Regression Testing¶
Regression testing verifies that Crucible can rediscover known vulnerabilities when run against previously-vulnerable code. This validates the fuzzer's effectiveness and ensures mutation strategies cover real-world bug patterns.
Why Regression Test?¶
- Validate strategy coverage — Confirm that mutation strategies actually trigger known bug classes
- Benchmark effectiveness — Measure time-to-crash against a known-vulnerable target
- Test new strategies — When adding mutations, verify they can find bugs the old set could
- Confidence building — Prove the fuzzer works before committing to long campaigns against patched code
Version Pinning¶
The llama.cpp target supports pinning to specific commits or tags:
This checks out the specified version and rebuilds the harness. Common versions for regression testing:
| Version | Known Vulnerability | Expected Finding |
|---|---|---|
b3561 | CVE-2024-23496 (heap overflow in metadata parsing) | Crash via metadata.key_length or metadata.string_value |
b3561 | Cisco Talos tensor info bugs (TALOS-2024-1912 through 1916) | Crash via tensorinfo.dim_overflow or tensorinfo.offset |
TALOS CVE-Targeted Seeds¶
Beyond version pinning, Crucible provides reconstruction seeds that target specific vulnerability patterns from published CVEs. These are particularly useful for validating that mutation strategies cover known bug classes:
This produces seeds in corpus/reconstructed/ that exercise:
| Seed | CVE Pattern | What It Exercises |
|---|---|---|
talos-1912-array-string-overflow.gguf | TALOS-2024-1912 | Array string length overflow |
talos-1913-string-length-wrap.gguf | TALOS-2024-1913 | String length integer wrap |
talos-1914-ndims-oob.gguf | TALOS-2024-1914 | Out-of-bounds dimension count |
talos-1915-tensor-count-overflow.gguf | TALOS-2024-1915 | Tensor count integer overflow |
talos-1916-kv-count-overflow.gguf | TALOS-2024-1916 | Metadata KV count overflow |
databricks-array-size-wrap.gguf | Databricks CVEs | Array size integer wrap |
databricks-type-index-oob.gguf | Databricks CVEs | Type index out-of-bounds |
These seeds prime the fuzzer to explore code paths around known bug patterns, increasing the chance of finding regressions or patch bypasses.

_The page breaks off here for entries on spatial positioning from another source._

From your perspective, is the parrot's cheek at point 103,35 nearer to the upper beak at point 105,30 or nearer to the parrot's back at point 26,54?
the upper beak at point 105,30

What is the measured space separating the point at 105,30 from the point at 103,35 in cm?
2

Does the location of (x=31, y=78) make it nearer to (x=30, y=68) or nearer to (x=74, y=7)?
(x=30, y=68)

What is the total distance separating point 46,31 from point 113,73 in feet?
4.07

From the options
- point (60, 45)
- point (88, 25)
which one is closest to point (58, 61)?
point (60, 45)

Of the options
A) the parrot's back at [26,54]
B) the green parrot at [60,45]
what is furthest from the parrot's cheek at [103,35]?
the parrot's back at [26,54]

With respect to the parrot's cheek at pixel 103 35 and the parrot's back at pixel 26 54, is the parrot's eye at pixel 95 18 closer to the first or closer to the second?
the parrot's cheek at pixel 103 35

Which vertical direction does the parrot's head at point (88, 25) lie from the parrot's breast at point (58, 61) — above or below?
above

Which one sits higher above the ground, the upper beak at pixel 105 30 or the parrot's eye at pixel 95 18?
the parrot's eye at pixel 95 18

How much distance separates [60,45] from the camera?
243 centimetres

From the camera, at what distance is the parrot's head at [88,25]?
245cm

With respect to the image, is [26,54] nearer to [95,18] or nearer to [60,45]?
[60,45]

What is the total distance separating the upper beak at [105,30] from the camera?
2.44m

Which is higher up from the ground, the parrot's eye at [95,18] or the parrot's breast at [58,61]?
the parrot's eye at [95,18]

Regression validation strategy
Run TALOS seeds against a pinned vulnerable version first to confirm they trigger the expected crash, then run against the latest version to verify the fix holds. Historical CVE data shows that integer overflow patches in GGUF parsers have been bypassed at least twice (CVE-2025-53630 → CVE-2026-27940 → CVE-2026-33298).
Workflow¶
1. Pin to a Vulnerable Version¶
2. Build the Harness¶
3. Generate CVE-Targeted Seeds¶
This produces reconstruction seeds in corpus/reconstructed/ based on known vulnerability patterns from Cisco Talos and other researchers.

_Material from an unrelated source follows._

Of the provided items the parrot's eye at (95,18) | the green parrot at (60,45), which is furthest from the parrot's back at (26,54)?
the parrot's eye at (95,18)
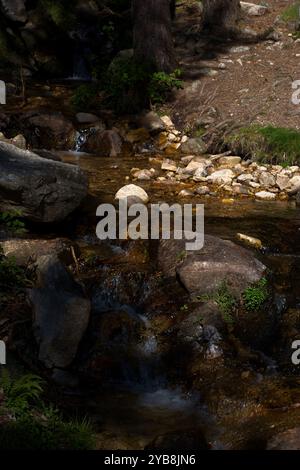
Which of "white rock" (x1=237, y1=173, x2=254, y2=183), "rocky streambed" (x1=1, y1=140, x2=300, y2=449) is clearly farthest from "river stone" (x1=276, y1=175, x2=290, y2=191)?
"rocky streambed" (x1=1, y1=140, x2=300, y2=449)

4. Run a Focused Campaign¶
crucible run \
--harness ./crucible-libfuzzer \
--corpus ./corpus \
--output ./crashes/regression \
--jobs 8 \
--timeout 30s
5. Verify Crashes¶
Expected outcome
Against b3561, a well-seeded campaign should find heap buffer overflow crashes within the first hour. If the regression test does not find known bugs, investigate whether:
- The CVE-targeted seeds are present in the corpus
- The harness exercises the affected code path
- Sanitizers are properly enabled in the build
Comparing Versions¶
Run the same reproducer against both the vulnerable and patched versions to confirm a fix:
# Against vulnerable version
./crucible-libfuzzer-b3561 crashes/regression/crash-abc123
# Against patched version
./crucible-libfuzzer crashes/regression/crash-abc123
If the crash reproduces on the old version but not the new one, the fix is confirmed. If it crashes on both, the bug may not have been fully patched.
Adding New Regression Targets¶
When Crucible discovers a new vulnerability:
- Record the affected commit and the reproducer file
- Add the reproducer to
corpus/minimal/for future seeding - Document the version and expected crash in this workflow
- Periodically re-run regression tests after updating Crucible's mutation strategies
Multi-Target Regression¶
Crucible supports regression testing across multiple projects. When a vulnerability is found in shared code (e.g., gguf.cpp used by llama.cpp, whisper.cpp, and MLX), test the reproducer against all consumers:
# Test a GGUF reproducer against multiple targets
./crucible-libfuzzer crashes/regression/crash-abc123 # llama.cpp
./crucible-libfuzzer-whisper crashes/regression/crash-abc123 # whisper.cpp
./crucible-libfuzzer-mlx-gguf crashes/regression/crash-abc123 # Apple MLX
This cross-project validation has revealed cases where a fix applied to llama.cpp was not backported to downstream consumers, or where a vendored fork (like Ollama's llama.cpp) lags behind upstream security patches.